Ele explica que o grupo conta com seis famílias de crianças mortas: Levi, Kalleb, Elisa, Dante, Dudu e Antônio Gabriel, mas que já receberam denúncias de outras. Ele elaborou um dossiê sobre os casos e entregou às autoridades presentes. “Fiz um dossiê sobre todos os casos, com detalhes. Foram mais de 100 denúncias".

Discussões - O debate foi proposto pela vereadora Luiza Ribeiro (PT) e secretariado por André Salineiro (PL). Ambos relatam que receberam denúncias de pais e mães sobre violência obstétrica em seus gabinetes com frequência.
“É preciso tratar especificamente da conduta dos profissionais que atendem mulheres e crianças no momento do nascimento: primeiro, para evitar mortes, lesões e sofrimentos; e também para garantir uma relação mais humanizada.
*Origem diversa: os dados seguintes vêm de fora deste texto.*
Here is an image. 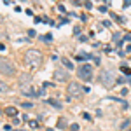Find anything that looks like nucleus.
<instances>
[{
    "instance_id": "13",
    "label": "nucleus",
    "mask_w": 131,
    "mask_h": 131,
    "mask_svg": "<svg viewBox=\"0 0 131 131\" xmlns=\"http://www.w3.org/2000/svg\"><path fill=\"white\" fill-rule=\"evenodd\" d=\"M58 124H60V126H65V124H67V121H65V119H60V122H58Z\"/></svg>"
},
{
    "instance_id": "9",
    "label": "nucleus",
    "mask_w": 131,
    "mask_h": 131,
    "mask_svg": "<svg viewBox=\"0 0 131 131\" xmlns=\"http://www.w3.org/2000/svg\"><path fill=\"white\" fill-rule=\"evenodd\" d=\"M63 65H65V67H68V68H73L72 61H68V60H63Z\"/></svg>"
},
{
    "instance_id": "11",
    "label": "nucleus",
    "mask_w": 131,
    "mask_h": 131,
    "mask_svg": "<svg viewBox=\"0 0 131 131\" xmlns=\"http://www.w3.org/2000/svg\"><path fill=\"white\" fill-rule=\"evenodd\" d=\"M7 89V88H5V84H4V82H0V91H5Z\"/></svg>"
},
{
    "instance_id": "7",
    "label": "nucleus",
    "mask_w": 131,
    "mask_h": 131,
    "mask_svg": "<svg viewBox=\"0 0 131 131\" xmlns=\"http://www.w3.org/2000/svg\"><path fill=\"white\" fill-rule=\"evenodd\" d=\"M30 81H31V73H30V72L21 73V75H19V84H21V86H28Z\"/></svg>"
},
{
    "instance_id": "4",
    "label": "nucleus",
    "mask_w": 131,
    "mask_h": 131,
    "mask_svg": "<svg viewBox=\"0 0 131 131\" xmlns=\"http://www.w3.org/2000/svg\"><path fill=\"white\" fill-rule=\"evenodd\" d=\"M68 94H70V96H73V98H79V96L82 94L81 86H79V84H75V82H72L70 86H68Z\"/></svg>"
},
{
    "instance_id": "3",
    "label": "nucleus",
    "mask_w": 131,
    "mask_h": 131,
    "mask_svg": "<svg viewBox=\"0 0 131 131\" xmlns=\"http://www.w3.org/2000/svg\"><path fill=\"white\" fill-rule=\"evenodd\" d=\"M100 82L105 86V88H110L112 84H114V72L110 70H105L100 73Z\"/></svg>"
},
{
    "instance_id": "2",
    "label": "nucleus",
    "mask_w": 131,
    "mask_h": 131,
    "mask_svg": "<svg viewBox=\"0 0 131 131\" xmlns=\"http://www.w3.org/2000/svg\"><path fill=\"white\" fill-rule=\"evenodd\" d=\"M0 72L5 73V75H12V73L16 72V67H14V63L9 61L7 58H0Z\"/></svg>"
},
{
    "instance_id": "1",
    "label": "nucleus",
    "mask_w": 131,
    "mask_h": 131,
    "mask_svg": "<svg viewBox=\"0 0 131 131\" xmlns=\"http://www.w3.org/2000/svg\"><path fill=\"white\" fill-rule=\"evenodd\" d=\"M40 58H42V54H40V51H37V49H30V51H26V54H25V61L30 67H37L40 63Z\"/></svg>"
},
{
    "instance_id": "8",
    "label": "nucleus",
    "mask_w": 131,
    "mask_h": 131,
    "mask_svg": "<svg viewBox=\"0 0 131 131\" xmlns=\"http://www.w3.org/2000/svg\"><path fill=\"white\" fill-rule=\"evenodd\" d=\"M5 114H7V115H10V117H12V115H16V114H18V110H16V108H14V107H7V108H5Z\"/></svg>"
},
{
    "instance_id": "6",
    "label": "nucleus",
    "mask_w": 131,
    "mask_h": 131,
    "mask_svg": "<svg viewBox=\"0 0 131 131\" xmlns=\"http://www.w3.org/2000/svg\"><path fill=\"white\" fill-rule=\"evenodd\" d=\"M79 77H82V79H89V77H91V67H89V65L81 67V70H79Z\"/></svg>"
},
{
    "instance_id": "5",
    "label": "nucleus",
    "mask_w": 131,
    "mask_h": 131,
    "mask_svg": "<svg viewBox=\"0 0 131 131\" xmlns=\"http://www.w3.org/2000/svg\"><path fill=\"white\" fill-rule=\"evenodd\" d=\"M54 79L56 81H67L68 79V72L65 70V68H56L54 70Z\"/></svg>"
},
{
    "instance_id": "14",
    "label": "nucleus",
    "mask_w": 131,
    "mask_h": 131,
    "mask_svg": "<svg viewBox=\"0 0 131 131\" xmlns=\"http://www.w3.org/2000/svg\"><path fill=\"white\" fill-rule=\"evenodd\" d=\"M129 82H131V79H129Z\"/></svg>"
},
{
    "instance_id": "12",
    "label": "nucleus",
    "mask_w": 131,
    "mask_h": 131,
    "mask_svg": "<svg viewBox=\"0 0 131 131\" xmlns=\"http://www.w3.org/2000/svg\"><path fill=\"white\" fill-rule=\"evenodd\" d=\"M30 126L31 128H37V121H30Z\"/></svg>"
},
{
    "instance_id": "10",
    "label": "nucleus",
    "mask_w": 131,
    "mask_h": 131,
    "mask_svg": "<svg viewBox=\"0 0 131 131\" xmlns=\"http://www.w3.org/2000/svg\"><path fill=\"white\" fill-rule=\"evenodd\" d=\"M40 40H46V42H51V40H52V37H51V35H46V37H44V35H42V37H40Z\"/></svg>"
}]
</instances>
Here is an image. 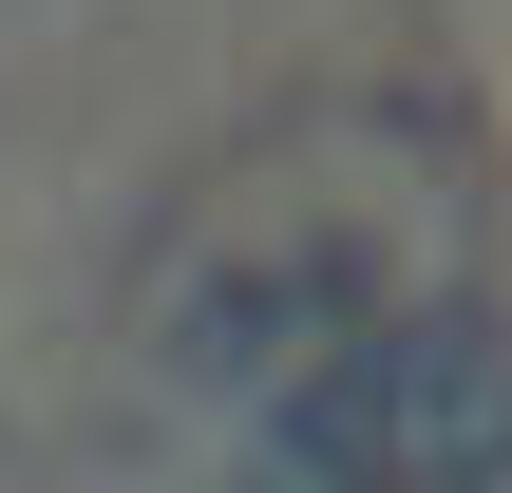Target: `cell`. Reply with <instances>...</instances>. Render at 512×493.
I'll return each mask as SVG.
<instances>
[{
	"instance_id": "1",
	"label": "cell",
	"mask_w": 512,
	"mask_h": 493,
	"mask_svg": "<svg viewBox=\"0 0 512 493\" xmlns=\"http://www.w3.org/2000/svg\"><path fill=\"white\" fill-rule=\"evenodd\" d=\"M171 361L323 475H512V323L399 228H228Z\"/></svg>"
}]
</instances>
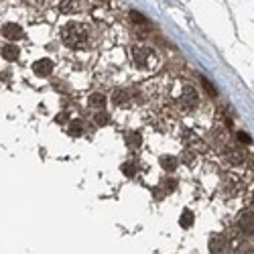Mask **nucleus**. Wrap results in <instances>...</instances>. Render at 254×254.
Listing matches in <instances>:
<instances>
[{
  "label": "nucleus",
  "instance_id": "nucleus-6",
  "mask_svg": "<svg viewBox=\"0 0 254 254\" xmlns=\"http://www.w3.org/2000/svg\"><path fill=\"white\" fill-rule=\"evenodd\" d=\"M92 104H94V106H96V104L102 106V104H104V96H94V98H92Z\"/></svg>",
  "mask_w": 254,
  "mask_h": 254
},
{
  "label": "nucleus",
  "instance_id": "nucleus-3",
  "mask_svg": "<svg viewBox=\"0 0 254 254\" xmlns=\"http://www.w3.org/2000/svg\"><path fill=\"white\" fill-rule=\"evenodd\" d=\"M51 67H53V63H51L49 59H41V61L35 63V71H37L39 75H47V73H51Z\"/></svg>",
  "mask_w": 254,
  "mask_h": 254
},
{
  "label": "nucleus",
  "instance_id": "nucleus-5",
  "mask_svg": "<svg viewBox=\"0 0 254 254\" xmlns=\"http://www.w3.org/2000/svg\"><path fill=\"white\" fill-rule=\"evenodd\" d=\"M242 228H244V230H250V234L254 232V218H252L250 214L244 216V220H242Z\"/></svg>",
  "mask_w": 254,
  "mask_h": 254
},
{
  "label": "nucleus",
  "instance_id": "nucleus-4",
  "mask_svg": "<svg viewBox=\"0 0 254 254\" xmlns=\"http://www.w3.org/2000/svg\"><path fill=\"white\" fill-rule=\"evenodd\" d=\"M2 51H4V57H6V59H16V57H18V49H16L14 45H6Z\"/></svg>",
  "mask_w": 254,
  "mask_h": 254
},
{
  "label": "nucleus",
  "instance_id": "nucleus-8",
  "mask_svg": "<svg viewBox=\"0 0 254 254\" xmlns=\"http://www.w3.org/2000/svg\"><path fill=\"white\" fill-rule=\"evenodd\" d=\"M183 216H185V218H183V226H187V224H189V211H185Z\"/></svg>",
  "mask_w": 254,
  "mask_h": 254
},
{
  "label": "nucleus",
  "instance_id": "nucleus-1",
  "mask_svg": "<svg viewBox=\"0 0 254 254\" xmlns=\"http://www.w3.org/2000/svg\"><path fill=\"white\" fill-rule=\"evenodd\" d=\"M88 37H90L88 27H86V25H79V23H71V25H67L65 29L61 31L63 43H65L67 47H71V49H81V47H86Z\"/></svg>",
  "mask_w": 254,
  "mask_h": 254
},
{
  "label": "nucleus",
  "instance_id": "nucleus-2",
  "mask_svg": "<svg viewBox=\"0 0 254 254\" xmlns=\"http://www.w3.org/2000/svg\"><path fill=\"white\" fill-rule=\"evenodd\" d=\"M2 35H4L6 39L14 41V39H20V37H23V31H20V27H16L14 23H10V25H6V27L2 29Z\"/></svg>",
  "mask_w": 254,
  "mask_h": 254
},
{
  "label": "nucleus",
  "instance_id": "nucleus-7",
  "mask_svg": "<svg viewBox=\"0 0 254 254\" xmlns=\"http://www.w3.org/2000/svg\"><path fill=\"white\" fill-rule=\"evenodd\" d=\"M165 165H167L165 169H169V171H171V169H175V167H173V165H175V161H173V159H165Z\"/></svg>",
  "mask_w": 254,
  "mask_h": 254
}]
</instances>
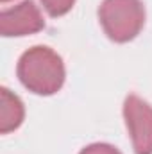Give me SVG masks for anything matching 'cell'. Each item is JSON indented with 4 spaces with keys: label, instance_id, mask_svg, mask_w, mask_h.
Here are the masks:
<instances>
[{
    "label": "cell",
    "instance_id": "obj_1",
    "mask_svg": "<svg viewBox=\"0 0 152 154\" xmlns=\"http://www.w3.org/2000/svg\"><path fill=\"white\" fill-rule=\"evenodd\" d=\"M18 77L31 91L52 95L65 81L63 61L48 47H34L22 56L18 63Z\"/></svg>",
    "mask_w": 152,
    "mask_h": 154
},
{
    "label": "cell",
    "instance_id": "obj_2",
    "mask_svg": "<svg viewBox=\"0 0 152 154\" xmlns=\"http://www.w3.org/2000/svg\"><path fill=\"white\" fill-rule=\"evenodd\" d=\"M99 16L111 39L129 41L140 32L145 22V9L140 0H104Z\"/></svg>",
    "mask_w": 152,
    "mask_h": 154
},
{
    "label": "cell",
    "instance_id": "obj_3",
    "mask_svg": "<svg viewBox=\"0 0 152 154\" xmlns=\"http://www.w3.org/2000/svg\"><path fill=\"white\" fill-rule=\"evenodd\" d=\"M123 115L136 154H152V108L136 95H129Z\"/></svg>",
    "mask_w": 152,
    "mask_h": 154
},
{
    "label": "cell",
    "instance_id": "obj_4",
    "mask_svg": "<svg viewBox=\"0 0 152 154\" xmlns=\"http://www.w3.org/2000/svg\"><path fill=\"white\" fill-rule=\"evenodd\" d=\"M43 18L32 2H22L13 9H5L0 14L2 36H23L43 29Z\"/></svg>",
    "mask_w": 152,
    "mask_h": 154
},
{
    "label": "cell",
    "instance_id": "obj_5",
    "mask_svg": "<svg viewBox=\"0 0 152 154\" xmlns=\"http://www.w3.org/2000/svg\"><path fill=\"white\" fill-rule=\"evenodd\" d=\"M23 120V106L7 88L0 90V133L5 134L16 129Z\"/></svg>",
    "mask_w": 152,
    "mask_h": 154
},
{
    "label": "cell",
    "instance_id": "obj_6",
    "mask_svg": "<svg viewBox=\"0 0 152 154\" xmlns=\"http://www.w3.org/2000/svg\"><path fill=\"white\" fill-rule=\"evenodd\" d=\"M75 0H41V4L45 5V9L48 11L50 16H61L65 13H68L72 9Z\"/></svg>",
    "mask_w": 152,
    "mask_h": 154
},
{
    "label": "cell",
    "instance_id": "obj_7",
    "mask_svg": "<svg viewBox=\"0 0 152 154\" xmlns=\"http://www.w3.org/2000/svg\"><path fill=\"white\" fill-rule=\"evenodd\" d=\"M81 154H120L116 149H113L111 145H102V143H97V145H91L88 149H84Z\"/></svg>",
    "mask_w": 152,
    "mask_h": 154
},
{
    "label": "cell",
    "instance_id": "obj_8",
    "mask_svg": "<svg viewBox=\"0 0 152 154\" xmlns=\"http://www.w3.org/2000/svg\"><path fill=\"white\" fill-rule=\"evenodd\" d=\"M2 2H7V0H2Z\"/></svg>",
    "mask_w": 152,
    "mask_h": 154
}]
</instances>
Isso envolve procedimentos médicos, claro, mas também políticas públicas estaduais, municipais e até nas unidades privadas”, disse a vereadora.
As discussões passaram pelas boas práticas de parto e pela necessidade de atendimento humanizado. A defensora pública Thais Dominato Silva Teixeira explicou que o trabalho envolve repressão, com ações indenizatórias, mas principalmente prevenção.
“A gente precisa mudar práticas, trabalhar com a formação dos profissionais e com o empoderamento das mulheres. Há procedimentos que não podem mais ser realizados”, afirmou Thais. Ela também defendeu a criação de um observatório de casos e a implantação de uma casa de parto em Campo Grande.

Já a secretária-executiva da Mulher, Angélica Fontanari, reforçou que denúncias são fundamentais para gerar responsabilização. Ela lembrou que casos de violência obstétrica podem ser reportados ao 180, central de atendimento a mulheres, e ao 136, canal do Ministério da Saúde.
“No mundo jurídico, aquilo que não está registrado não existe”, disse Angélica. “Precisamos divulgar esses canais para que as investigações avancem”, complementou a secretária-executiva da Semu (Secretaria Executiva da Mulher).
Apesar dos convites, o CRM-MS (Conselho Regional de Medicina de Mato Grosso do Sul) e o Coren-MS (Conselho Regional de Enfermagem de Mato Grosso do Sul) não enviaram representantes, segundo os vereadores.
Ação pública - Durante a audiência, representantes da OAB e mães mencionaram a reabertura da ação civil pública que apontou problemas estruturais e documentais na maternidade. Conforme já noticiado, o processo havia sido suspenso até 31 de outubro, após a instituição assumir o compromisso de corrigir falhas apontadas pela Vigilância Sanitária.
O relatório que embasou a ação, proposta pelo MPMS (Ministério Público de Mato Grosso do Sul) em 2023, apontava 265 não conformidades, sendo 118 críticas — infiltrações, fiação exposta, falta de alvarás e problemas nos centros cirúrgico e obstétrico, na UTI neonatal e em áreas de esterilização.

O promotor Marcos Roberto Dietz, da 76ª Promotoria de Justiça, confirmou que solicitou a retomada da ação. “Uma vistoria de julho deste ano mostrou que várias irregularidades persistem. O processo não está parado; já pedimos a continuidade”, afirmou.
Ele também citou outra ação que cobra ampliação de leitos neonatais e o acompanhamento da reestruturação da Rede Aline, que substitui a Rede Cegonha. “Mais importante do que criar novos canais é fazer funcionar os que já existem”, disse Marcos. “A informação chegou, e o Ministério Público pôde atuar porque esses mecanismos estão ativos”, complementou.